The risk of a serious coffee rust epidemic occurring is linked to the climate, especially rainfall distribution and amount. Height above sea level, which governs temperatures, is also important (Bock, 1962b; Avelino et al., 1991; Brown et al., 1995). Epidemiological risk also appears to depend on soil factors, especially moderate soil acidity which seems to favour coffee rust (Lamouroux et al., 1995; Avelino, 1999). Our analysis shows that the risk of a serious coffee rust epidemic also very strongly depends on crop management patterns, because of their important effects on the microclimate and on plant physiology. The risk of a serious coffee rust epidemic is therefore a reflection of site-specific factors on which farmers’ influence is small, slow or nil (soil and climate), and of local, direct and strong man-made factors (crop management pattern), a reflection of production situations (De Wit, 1982).

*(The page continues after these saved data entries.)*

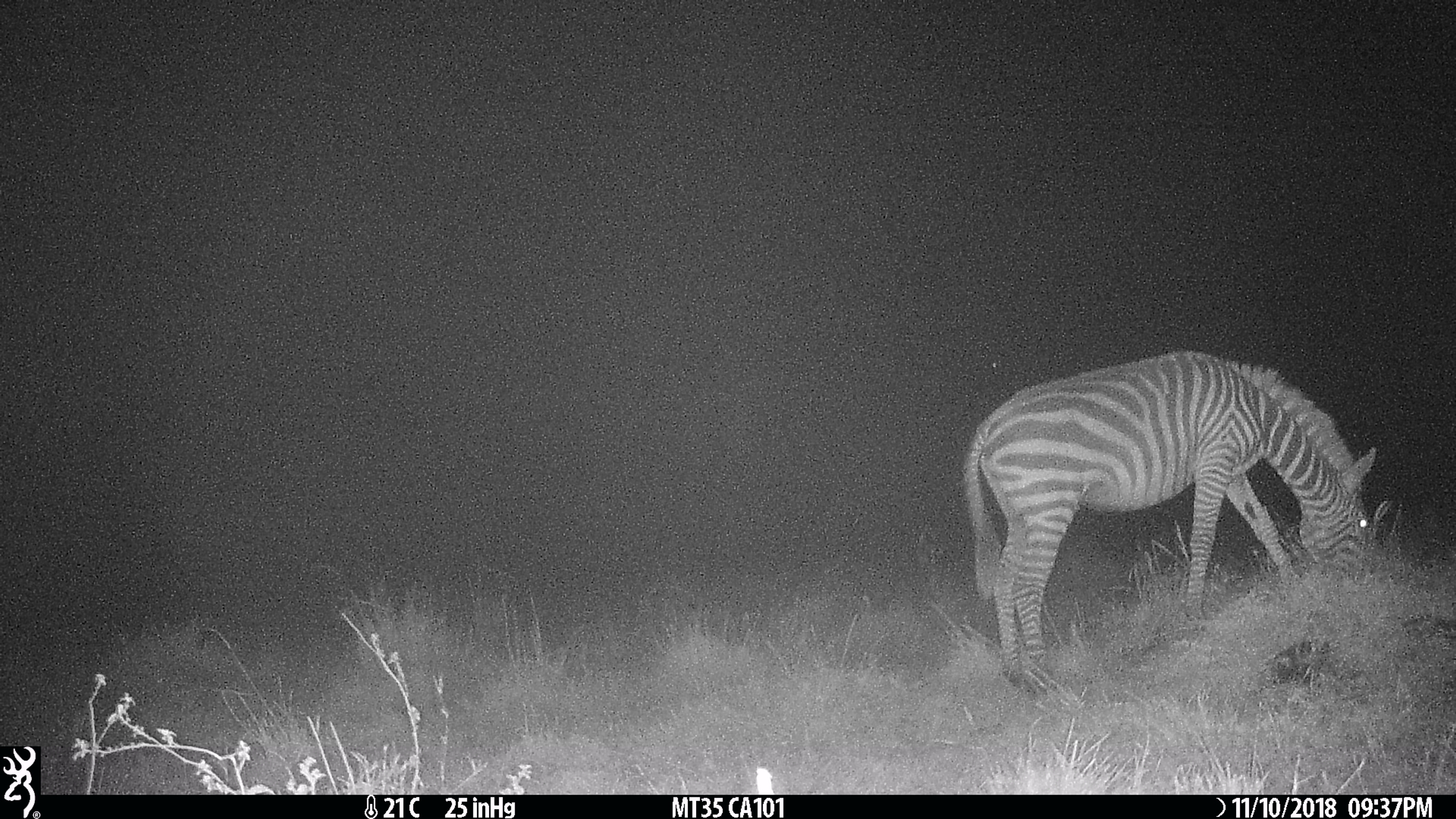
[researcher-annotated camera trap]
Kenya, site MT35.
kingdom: Animalia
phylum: Chordata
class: Mammalia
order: Perissodactyla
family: Equidae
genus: Equus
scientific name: Equus quagga burchellii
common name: burchell's zebra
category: zebra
Zebra (burchell's zebra) (Equus quagga burchellii).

Developing a coffee rust management system

Disease management that focuses heavily on the risk due to site, primarily the risk due to macroclimatic conditions, does not appear to be sufficient or adequate. The implementation of a rational and optimized disease management system, which is increasingly influenced by decreasing coffee prices and increasing environmental awareness on the use of fungicides, requires in-depth knowledge of the technical and agrophysiological characteristics and yield performances of coffee plantations. The scope of recommendations should not be solely site-dependent (geographical–topographical). Different recommendations are needed depending on technical and biological criteria specific to each site – which may vary over time with changes in farmers’ practices. This series of recommendations would be easier to implement than a disease management system (Kushalappa et al., 1983, 1986) that requires frequent and systematic observations from producers (disease assessment at least, and microclimate monitoring in the most complex systems).

Disease management should be seen as an integral part of crop management itself (Zadoks & Schein, 1979), and many cropping practices, while reflections of a farmer's adaptive response to the production environment (biophysical as well as economic; De Wit, 1982), can reduce disease epidemics (Palti, 1981). This perspective leads to the realization that farmers have concerns other than diseases; conversely, the context where production takes place may provide opportunities to improve disease management in a framework that producers are accustomed to.

A practical objective is to develop a tool that can be used to assess, at the beginning of the rainy season and hence only once a year, the exposure of a coffee crop stand to a specified epidemic risk level depending on site, crop management patterns and biological criteria. Definition of recommendation domains first requires the determination of a typology of production situations and their corresponding epidemic risk (Savary, 1987; Savary et al., 2000). Management methods that tally with the anticipated risk levels should then be outlined, and these be adapted to actual patterns of crop management.